Depuis la création de VX Lab nous avons jamais reçu de subventions malgré les démarches effectuées pour obtenir des financements de la part des institutions et jusque-là nous finançons nous même nos recherches. Il y a Ker Thiossane et TRIAS CULTURE  qui sont également des centres de recherches mais, mis à part VX Lab et ces deux derniers il n’en existe pas d ‘autres à ma connaissance. Il n’y a pas vraiment beaucoup d’artistes locaux qui évoluent dans le domaine des arts numériques, même à côté beaucoup de gens utilisent des outils numériques dans leurs créations.

QUELLE-EST LA RÉPONSE DU PUBLIC DANS VOTRE PAYS VIS-À-VIS DES ŒUVRES NUMÉRIQUES ?, QUEL TYPE DE PUBLIC ASSISTE USUELLEMENT À CE TYPE D’ÉVÉNEMENTS ?

Paradoxalement le public est très excité lors qu’il se retrouve en face d’un œuvre d’art numérique ou assiste à une performance de ce genre sans même pour autant savoir que c’est de l’art numérique. Et il arrive même que des gens nous commandent une performance mais une fois confrontées à la dure réalité – qui est que le coût des installations reste toujours élevé- ils reviennent sur leurs propositions.

AVIEZ-VOUS DÉJÀ PARTICIPÉ À UN CONCOURS D’ART NUMÉRIQUE ? RACONTEZ-NOUS….

J’ai eu à participer à plusieurs résidences de création dans le monde mais je n’ai jamais participé à un concours d’art numérique.

AVEZ-VOUS DES CONTACTS AVEC DES RÉSEAUX D’ARTISTES LATINO-AMÉRICAINS ?

Pas vraiment, en tout cas pas dans le domaine des arts numériques.
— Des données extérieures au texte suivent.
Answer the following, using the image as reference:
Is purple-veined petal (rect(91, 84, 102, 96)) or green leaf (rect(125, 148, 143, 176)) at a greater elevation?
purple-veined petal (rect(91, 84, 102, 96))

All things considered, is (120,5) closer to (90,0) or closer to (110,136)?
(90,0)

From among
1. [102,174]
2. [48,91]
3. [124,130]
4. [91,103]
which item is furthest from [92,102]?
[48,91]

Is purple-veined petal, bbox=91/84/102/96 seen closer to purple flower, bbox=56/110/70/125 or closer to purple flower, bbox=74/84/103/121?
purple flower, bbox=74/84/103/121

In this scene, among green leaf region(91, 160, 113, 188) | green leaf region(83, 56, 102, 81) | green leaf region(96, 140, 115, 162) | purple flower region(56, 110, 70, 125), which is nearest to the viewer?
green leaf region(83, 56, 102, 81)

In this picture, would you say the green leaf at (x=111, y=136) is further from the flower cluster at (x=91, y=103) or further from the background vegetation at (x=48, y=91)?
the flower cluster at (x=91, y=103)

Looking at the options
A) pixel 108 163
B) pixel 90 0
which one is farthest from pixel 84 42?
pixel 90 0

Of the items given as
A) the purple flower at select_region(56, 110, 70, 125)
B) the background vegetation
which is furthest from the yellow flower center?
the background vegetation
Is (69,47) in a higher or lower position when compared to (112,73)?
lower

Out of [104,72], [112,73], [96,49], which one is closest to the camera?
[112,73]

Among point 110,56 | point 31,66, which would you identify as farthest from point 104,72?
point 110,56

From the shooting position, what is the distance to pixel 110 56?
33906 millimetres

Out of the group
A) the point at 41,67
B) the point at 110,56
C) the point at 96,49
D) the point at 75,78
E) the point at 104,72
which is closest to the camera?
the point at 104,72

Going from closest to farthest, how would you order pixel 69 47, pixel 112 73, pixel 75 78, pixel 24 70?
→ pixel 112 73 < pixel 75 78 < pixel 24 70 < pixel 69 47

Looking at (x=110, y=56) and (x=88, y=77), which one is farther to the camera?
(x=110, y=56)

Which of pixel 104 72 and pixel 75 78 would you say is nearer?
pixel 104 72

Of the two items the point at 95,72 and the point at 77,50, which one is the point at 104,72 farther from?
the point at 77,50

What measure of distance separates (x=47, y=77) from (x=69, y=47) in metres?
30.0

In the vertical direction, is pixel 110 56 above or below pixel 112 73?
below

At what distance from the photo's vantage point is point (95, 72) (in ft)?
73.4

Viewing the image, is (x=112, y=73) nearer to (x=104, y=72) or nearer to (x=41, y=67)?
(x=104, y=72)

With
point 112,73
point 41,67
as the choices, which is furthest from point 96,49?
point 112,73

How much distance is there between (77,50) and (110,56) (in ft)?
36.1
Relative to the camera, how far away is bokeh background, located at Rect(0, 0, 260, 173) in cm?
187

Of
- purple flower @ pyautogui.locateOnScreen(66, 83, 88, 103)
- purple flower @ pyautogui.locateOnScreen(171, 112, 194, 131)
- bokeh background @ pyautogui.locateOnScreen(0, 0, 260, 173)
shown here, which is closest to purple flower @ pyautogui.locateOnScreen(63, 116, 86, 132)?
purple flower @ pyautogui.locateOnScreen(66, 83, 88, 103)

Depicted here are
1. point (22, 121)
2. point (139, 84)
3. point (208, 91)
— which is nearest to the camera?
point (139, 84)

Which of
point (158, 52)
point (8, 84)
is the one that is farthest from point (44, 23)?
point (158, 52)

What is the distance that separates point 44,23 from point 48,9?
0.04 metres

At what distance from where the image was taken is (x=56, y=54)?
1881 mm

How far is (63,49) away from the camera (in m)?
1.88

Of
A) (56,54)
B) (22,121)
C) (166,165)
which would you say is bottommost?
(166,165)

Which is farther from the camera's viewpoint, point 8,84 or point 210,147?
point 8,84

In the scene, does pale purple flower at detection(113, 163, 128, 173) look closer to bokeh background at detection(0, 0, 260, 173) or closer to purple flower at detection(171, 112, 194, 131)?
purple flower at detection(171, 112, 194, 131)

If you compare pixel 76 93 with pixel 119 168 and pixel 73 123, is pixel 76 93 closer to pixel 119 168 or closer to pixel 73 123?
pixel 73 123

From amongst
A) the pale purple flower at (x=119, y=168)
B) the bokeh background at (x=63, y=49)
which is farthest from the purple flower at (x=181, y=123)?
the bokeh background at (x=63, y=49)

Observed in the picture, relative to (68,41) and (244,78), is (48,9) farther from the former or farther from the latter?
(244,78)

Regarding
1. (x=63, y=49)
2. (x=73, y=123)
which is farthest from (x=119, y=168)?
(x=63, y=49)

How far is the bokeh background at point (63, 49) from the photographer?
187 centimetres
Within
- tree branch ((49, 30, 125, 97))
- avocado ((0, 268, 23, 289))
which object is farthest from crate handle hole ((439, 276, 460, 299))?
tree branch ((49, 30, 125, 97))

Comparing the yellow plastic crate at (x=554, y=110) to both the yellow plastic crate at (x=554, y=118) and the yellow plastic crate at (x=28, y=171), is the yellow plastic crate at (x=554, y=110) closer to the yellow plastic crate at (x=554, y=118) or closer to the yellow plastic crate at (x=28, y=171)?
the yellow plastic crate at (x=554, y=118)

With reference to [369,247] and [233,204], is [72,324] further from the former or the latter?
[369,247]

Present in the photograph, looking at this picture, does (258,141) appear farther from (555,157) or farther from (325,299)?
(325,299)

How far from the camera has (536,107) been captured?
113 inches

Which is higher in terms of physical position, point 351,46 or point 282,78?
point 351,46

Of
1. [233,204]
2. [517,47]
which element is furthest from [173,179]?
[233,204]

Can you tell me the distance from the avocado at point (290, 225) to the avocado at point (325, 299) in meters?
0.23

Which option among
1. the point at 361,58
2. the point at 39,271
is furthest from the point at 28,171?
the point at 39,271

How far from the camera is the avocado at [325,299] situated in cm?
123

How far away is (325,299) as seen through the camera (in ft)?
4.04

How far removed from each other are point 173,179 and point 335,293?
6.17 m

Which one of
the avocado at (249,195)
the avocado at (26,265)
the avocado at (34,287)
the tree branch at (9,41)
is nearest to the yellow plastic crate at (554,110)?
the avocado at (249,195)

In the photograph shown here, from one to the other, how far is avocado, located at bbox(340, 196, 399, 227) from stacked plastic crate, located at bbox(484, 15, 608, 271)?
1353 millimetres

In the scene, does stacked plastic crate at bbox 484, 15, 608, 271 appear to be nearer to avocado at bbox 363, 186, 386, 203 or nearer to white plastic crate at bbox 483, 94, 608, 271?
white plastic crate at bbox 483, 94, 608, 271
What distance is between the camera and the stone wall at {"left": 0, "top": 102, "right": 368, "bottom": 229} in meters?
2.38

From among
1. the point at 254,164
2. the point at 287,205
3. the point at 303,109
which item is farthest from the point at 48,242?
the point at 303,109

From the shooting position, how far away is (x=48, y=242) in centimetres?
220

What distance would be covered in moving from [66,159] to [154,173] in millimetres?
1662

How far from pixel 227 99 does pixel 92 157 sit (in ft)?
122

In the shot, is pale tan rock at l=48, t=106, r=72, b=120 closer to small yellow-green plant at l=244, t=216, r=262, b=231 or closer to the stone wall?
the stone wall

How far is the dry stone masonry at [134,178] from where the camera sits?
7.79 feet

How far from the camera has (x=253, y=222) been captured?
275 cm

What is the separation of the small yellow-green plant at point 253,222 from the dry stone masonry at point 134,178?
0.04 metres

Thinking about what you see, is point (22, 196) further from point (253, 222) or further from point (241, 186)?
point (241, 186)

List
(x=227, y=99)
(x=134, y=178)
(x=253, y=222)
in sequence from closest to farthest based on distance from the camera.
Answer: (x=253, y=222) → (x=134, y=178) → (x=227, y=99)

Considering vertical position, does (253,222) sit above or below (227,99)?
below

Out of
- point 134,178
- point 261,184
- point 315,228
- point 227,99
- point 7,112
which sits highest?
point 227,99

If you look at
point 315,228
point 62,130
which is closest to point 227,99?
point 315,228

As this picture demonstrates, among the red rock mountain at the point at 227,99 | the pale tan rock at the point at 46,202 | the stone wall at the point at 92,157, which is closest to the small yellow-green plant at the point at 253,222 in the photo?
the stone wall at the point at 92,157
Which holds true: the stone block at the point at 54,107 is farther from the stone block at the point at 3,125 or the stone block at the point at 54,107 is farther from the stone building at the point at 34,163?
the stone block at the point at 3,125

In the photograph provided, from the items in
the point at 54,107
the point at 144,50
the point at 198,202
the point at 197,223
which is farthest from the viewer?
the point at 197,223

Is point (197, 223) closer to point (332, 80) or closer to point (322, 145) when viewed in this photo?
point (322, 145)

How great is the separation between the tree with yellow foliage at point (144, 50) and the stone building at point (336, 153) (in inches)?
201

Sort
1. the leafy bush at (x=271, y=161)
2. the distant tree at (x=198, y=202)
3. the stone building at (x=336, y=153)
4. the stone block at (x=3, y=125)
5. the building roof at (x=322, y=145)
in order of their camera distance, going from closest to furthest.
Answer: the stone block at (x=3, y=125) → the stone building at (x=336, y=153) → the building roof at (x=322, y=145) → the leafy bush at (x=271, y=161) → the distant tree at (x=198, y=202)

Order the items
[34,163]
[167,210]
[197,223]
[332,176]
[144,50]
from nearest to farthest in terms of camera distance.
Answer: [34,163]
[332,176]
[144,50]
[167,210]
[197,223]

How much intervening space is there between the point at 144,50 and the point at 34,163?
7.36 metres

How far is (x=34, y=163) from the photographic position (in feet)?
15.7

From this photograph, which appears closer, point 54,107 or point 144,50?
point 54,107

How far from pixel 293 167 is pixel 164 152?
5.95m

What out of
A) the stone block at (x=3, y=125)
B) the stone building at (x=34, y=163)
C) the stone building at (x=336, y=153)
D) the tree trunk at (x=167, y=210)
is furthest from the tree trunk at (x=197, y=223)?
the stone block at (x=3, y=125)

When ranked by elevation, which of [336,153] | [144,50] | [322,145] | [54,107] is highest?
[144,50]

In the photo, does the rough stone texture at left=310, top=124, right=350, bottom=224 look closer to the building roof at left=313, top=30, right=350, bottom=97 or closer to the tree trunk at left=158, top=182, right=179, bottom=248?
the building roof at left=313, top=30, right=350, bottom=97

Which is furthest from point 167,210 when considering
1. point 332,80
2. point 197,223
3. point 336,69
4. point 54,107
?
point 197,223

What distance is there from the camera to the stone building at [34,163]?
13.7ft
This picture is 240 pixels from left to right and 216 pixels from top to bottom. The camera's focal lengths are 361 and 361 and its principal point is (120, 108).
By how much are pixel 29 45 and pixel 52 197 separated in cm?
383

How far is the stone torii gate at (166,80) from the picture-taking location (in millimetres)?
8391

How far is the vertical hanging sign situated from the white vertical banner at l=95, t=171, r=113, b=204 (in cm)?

J’ai une fois rencontré deux danseuses brésilienne à Dakar avec qui j’ai échangé un peu. J’ai parmi mes contacts une artiste des nouveaux médias d’origine bolivien mais qui vit en Espagne.

COMMENT ENVISAGEZ-VOUS LE DÉVELOPPEMENT DE L’ART NUMÉRIQUE DANS VOTRE PAYS ET EN AFRIQUE ?
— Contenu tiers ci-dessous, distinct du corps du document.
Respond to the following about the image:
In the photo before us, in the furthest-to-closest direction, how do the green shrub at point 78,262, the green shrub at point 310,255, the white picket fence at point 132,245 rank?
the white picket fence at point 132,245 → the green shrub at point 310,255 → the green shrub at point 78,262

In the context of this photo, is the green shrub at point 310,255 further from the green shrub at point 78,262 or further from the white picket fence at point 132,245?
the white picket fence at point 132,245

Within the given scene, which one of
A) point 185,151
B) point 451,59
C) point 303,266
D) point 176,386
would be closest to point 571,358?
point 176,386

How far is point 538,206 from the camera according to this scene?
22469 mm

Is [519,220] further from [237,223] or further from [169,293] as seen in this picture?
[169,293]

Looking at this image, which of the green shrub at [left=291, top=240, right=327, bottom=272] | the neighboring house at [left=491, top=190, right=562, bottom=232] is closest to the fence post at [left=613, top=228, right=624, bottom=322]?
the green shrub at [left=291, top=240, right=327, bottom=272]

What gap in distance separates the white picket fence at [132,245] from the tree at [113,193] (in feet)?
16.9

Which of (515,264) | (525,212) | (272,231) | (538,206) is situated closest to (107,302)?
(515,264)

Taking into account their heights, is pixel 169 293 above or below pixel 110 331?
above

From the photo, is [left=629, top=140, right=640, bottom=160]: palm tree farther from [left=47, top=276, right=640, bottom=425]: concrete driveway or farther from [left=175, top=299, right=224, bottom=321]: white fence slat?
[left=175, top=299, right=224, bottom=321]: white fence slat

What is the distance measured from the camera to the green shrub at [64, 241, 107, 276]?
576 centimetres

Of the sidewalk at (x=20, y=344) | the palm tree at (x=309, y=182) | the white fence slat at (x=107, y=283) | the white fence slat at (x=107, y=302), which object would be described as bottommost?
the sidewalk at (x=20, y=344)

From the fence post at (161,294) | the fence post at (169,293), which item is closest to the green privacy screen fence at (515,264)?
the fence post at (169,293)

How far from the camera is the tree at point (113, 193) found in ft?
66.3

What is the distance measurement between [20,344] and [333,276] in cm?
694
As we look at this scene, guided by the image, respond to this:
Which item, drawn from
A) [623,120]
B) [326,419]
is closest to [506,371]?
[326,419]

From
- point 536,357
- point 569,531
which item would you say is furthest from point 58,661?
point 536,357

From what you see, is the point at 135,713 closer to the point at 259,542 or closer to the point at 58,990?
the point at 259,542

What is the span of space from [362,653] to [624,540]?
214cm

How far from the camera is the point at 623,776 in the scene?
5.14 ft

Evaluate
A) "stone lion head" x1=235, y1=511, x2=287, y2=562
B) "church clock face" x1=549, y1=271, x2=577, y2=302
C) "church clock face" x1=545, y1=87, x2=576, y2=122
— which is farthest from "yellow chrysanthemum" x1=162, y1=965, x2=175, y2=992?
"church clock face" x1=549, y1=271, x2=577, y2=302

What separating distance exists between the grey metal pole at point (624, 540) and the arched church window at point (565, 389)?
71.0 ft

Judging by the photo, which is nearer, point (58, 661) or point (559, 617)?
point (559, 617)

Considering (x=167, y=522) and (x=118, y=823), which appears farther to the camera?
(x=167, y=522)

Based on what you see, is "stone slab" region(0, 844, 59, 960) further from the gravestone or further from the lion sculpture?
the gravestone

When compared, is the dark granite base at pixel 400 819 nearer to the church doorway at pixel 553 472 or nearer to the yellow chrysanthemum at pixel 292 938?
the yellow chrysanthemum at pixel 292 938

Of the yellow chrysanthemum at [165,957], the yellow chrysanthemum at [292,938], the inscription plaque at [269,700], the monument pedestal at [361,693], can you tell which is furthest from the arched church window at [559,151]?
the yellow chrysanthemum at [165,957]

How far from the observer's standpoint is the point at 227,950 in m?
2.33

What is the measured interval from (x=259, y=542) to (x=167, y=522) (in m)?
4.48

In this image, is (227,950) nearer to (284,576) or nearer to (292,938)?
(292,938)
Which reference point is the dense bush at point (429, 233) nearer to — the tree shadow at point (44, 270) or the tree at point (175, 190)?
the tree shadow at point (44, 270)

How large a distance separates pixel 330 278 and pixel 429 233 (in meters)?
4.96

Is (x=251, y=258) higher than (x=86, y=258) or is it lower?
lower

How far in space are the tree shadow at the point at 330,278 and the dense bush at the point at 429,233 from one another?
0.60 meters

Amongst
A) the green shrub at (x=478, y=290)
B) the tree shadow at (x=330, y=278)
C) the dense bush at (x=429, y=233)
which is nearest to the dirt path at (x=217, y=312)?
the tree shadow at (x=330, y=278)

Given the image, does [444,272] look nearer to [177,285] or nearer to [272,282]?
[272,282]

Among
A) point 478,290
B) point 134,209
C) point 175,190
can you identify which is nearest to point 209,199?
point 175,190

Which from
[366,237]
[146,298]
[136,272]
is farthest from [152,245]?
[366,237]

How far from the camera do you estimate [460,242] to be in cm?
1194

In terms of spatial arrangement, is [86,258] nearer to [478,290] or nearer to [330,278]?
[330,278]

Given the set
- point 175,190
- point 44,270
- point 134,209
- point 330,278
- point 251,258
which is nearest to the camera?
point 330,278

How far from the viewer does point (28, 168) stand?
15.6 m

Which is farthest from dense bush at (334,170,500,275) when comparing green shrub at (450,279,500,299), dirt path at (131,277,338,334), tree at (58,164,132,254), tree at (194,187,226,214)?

Le développent des arts numériques en Afrique et plus particulièrement au Sénégal doit passer d’abord par cette étape de vulgarisation en organisant beaucoup d’activités de partage de connaissances dans les différents endroits du pays, pas seulement à Dakar et en sensibilisant les publics, jusque-là très conservateurs, sur les enjeux économiques et culturels liés à ces disciplines.

Créer des espaces uniquement dédiés aux arts numériques ou les gens peuvent venir expérimenter, apprendre et échanger librement avec d’autres artistes dans le domaine. Et pour finir, mettre en places des mécanismes qui pourront permettre aux artistes de vivre de leurs arts, car même si les arts numériques restent très passionnants le problème de survie de ces artistes leur poussera à vouloir faire autres choses.